In 2008 he participated in a video that mocked supporters of California's marriage initiative, Proposition 8. In commenting on that video, the Culture and Media Institute (CMI) said Black "appears as Jesus rebuking the Proposition 8 supporters while munching on a shrimp cocktail and saying that the Bible condemns eating shellfish too. Then he [Black] reels off some scripture references without context to suggest that the Bible is self-contradictory and unreliable." In their press release (December 4, 2008), CMI described Black as "an anti-Christian bigot."

Others claim last month's public "prayer" to Satan was just a publicity stunt to promote the new heavy metal video game, "Brutal Legend."

But regardless how one looks at Black's actions, it sets a dangerous precedent. Author and King's College professor Paul McGuire labels Black's prayer to Satan as "just the tip of the iceberg of what is happening in our nation and in the entertainment industry." The conservative commentator contends that "although it is hidden, Satanism is one of the fastest growing religions in America." He adds: "We can expect to see Satanists demanding and getting the same rights as any other religion." . . .

Radio talk-show host Jesse Lee Peterson . . . says it is "disturbing that MTV continues to promote the most degenerate and base programs on its network....[They] intentionally air programming designed to seduce and corrupt the minds and hearts of America's youth" (like Sex...with Mom and Dad, among others). . . .

Well, as bad as humor is about these things, it was clearly a joke. 
Those who don't believe in God and Satan don't really tend to take them very seriously.

Metal lyrics are full of blasphemy, evil, and gore. That's kind of the standard for the genre, and a lot of metalheads think its cool. Jack Black was promoting the video game Brutal Legend, which is all about heavy metal. He isn't a Satanist, but this kind of thing personifies metal, which is what he was going for. It wasn't serious, but I'm willing to bet it wasn't funny at all either.
(10-22-2009, 05:58 PM)Bonifacius Wrote: Well, as bad as humor is about these things, it was clearly a joke. 

Unfortunately, that's not funny.
(10-22-2009, 05:58 PM)Bonifacius Wrote: Well, as bad as humor is about these things, it was clearly a joke. 

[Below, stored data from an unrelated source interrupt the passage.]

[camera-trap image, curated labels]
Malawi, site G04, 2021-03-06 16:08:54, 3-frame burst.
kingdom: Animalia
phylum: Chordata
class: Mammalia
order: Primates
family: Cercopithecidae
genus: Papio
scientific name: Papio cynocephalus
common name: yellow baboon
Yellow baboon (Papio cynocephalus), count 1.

I'm sure our Lord sees that the same way ...
I didn't say that this was good or acceptable behavior.  I'm just saying that it wasn't meant in earnest.  That makes it different -- not necessarily better or worse -- than an actual prayer to Satan.  He was playing on a stereotype. 
Jack Black may not have meant it... but that doesn't mean that Satan didn't hear it.
(10-22-2009, 07:04 PM)Bonifacius Wrote: I didn't say that this was good or acceptable behavior.  I'm just saying that it wasn't meant in earnest.  That makes it different -- not necessarily better or worse -- than an actual prayer to Satan.  He was playing on a stereotype. 

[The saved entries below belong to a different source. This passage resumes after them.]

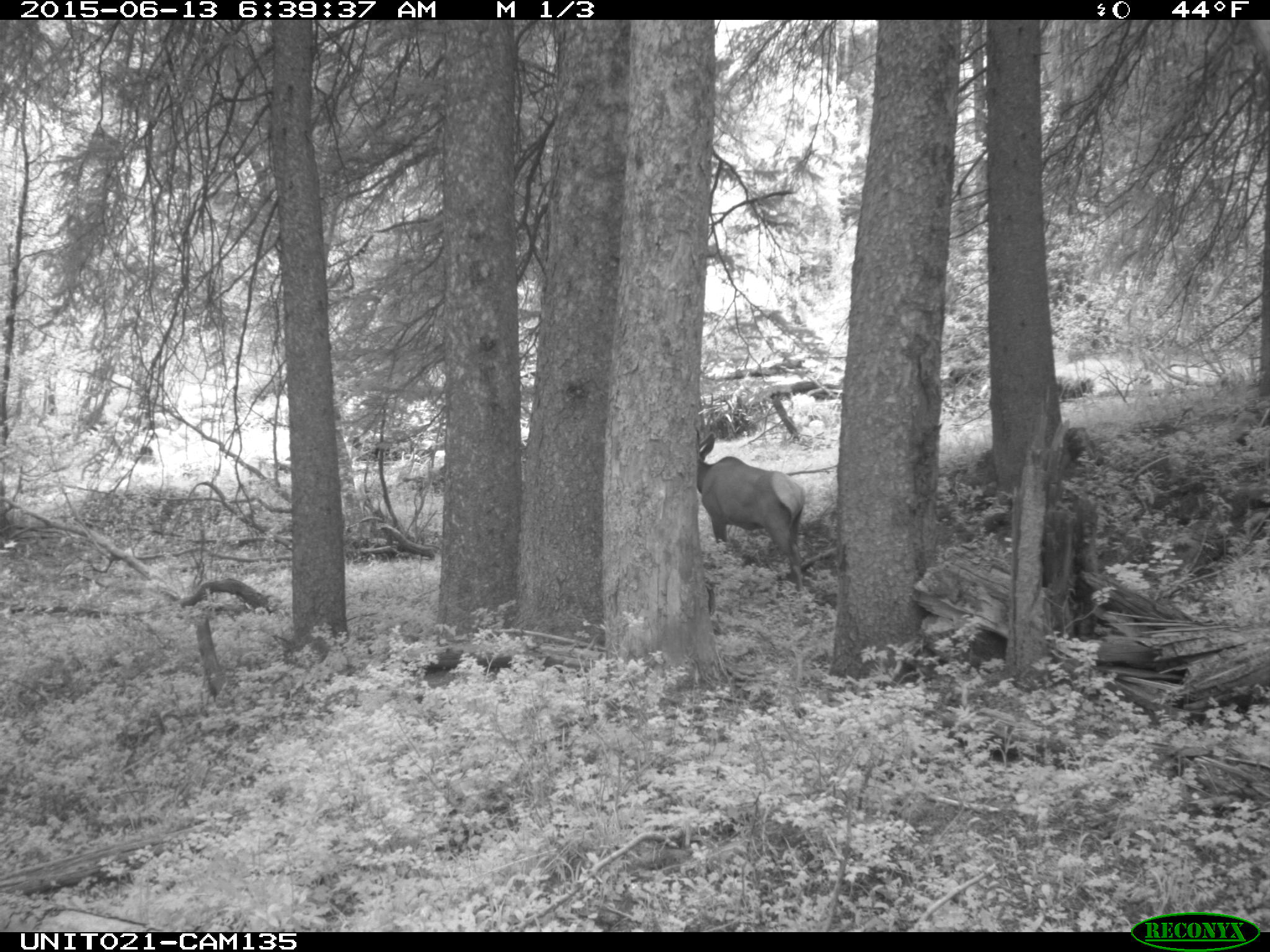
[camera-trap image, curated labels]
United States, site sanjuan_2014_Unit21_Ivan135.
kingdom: Animalia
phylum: Chordata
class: Mammalia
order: Artiodactyla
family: Cervidae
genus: Cervus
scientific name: Cervus elaphus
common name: red deer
Cervus elaphus (red deer).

Since legitimate prayer would be done in earnest, it would make sense that Satanic prayers would be made in jest.  Humor seems to be one of these things that people think carries absolution with it.  That's why the culture constantly uses sitcoms and stand up comedians to introduce the next major degenerating vice.  They then move onto dramas like Law and Order where the degenerate is the victim of the closed-minded criminals that can't get with the times because of their "conservatism." 

I think God has a sense of humor though and when He judges people for jokes, He says, "Boy that was funny.  You're still going to Hell but don't worry about it.  It definitely WAS funny.  Why the surprised look?  Where did I say that being hilarious was the great commission?  Now don't dither about with the begging and pleading, you had your chance and you made sinful jokes instead.  Go on...get down there." 

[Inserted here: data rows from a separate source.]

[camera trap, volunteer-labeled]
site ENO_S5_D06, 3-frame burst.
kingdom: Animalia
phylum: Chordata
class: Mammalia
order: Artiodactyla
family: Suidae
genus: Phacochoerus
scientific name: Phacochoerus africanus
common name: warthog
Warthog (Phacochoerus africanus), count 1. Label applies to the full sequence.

MTV has hit a new low. I didn't think it possible, as I tuned out long ago. Most "jokes" in our modern era are played for cheap laughs and shock value. Publicity stunt or not, it's not funny.

Anyway, sorry for being out of the loop but I haven't had a TV since 1999. Is this the same Jack Black who played in comedy films like School of Rock? Say it ain't so. I always liked him. 
Okay, I mistakenly thought that I had already posted this:  Oh, I'm sure that Satan loves it when people don't take him seriously.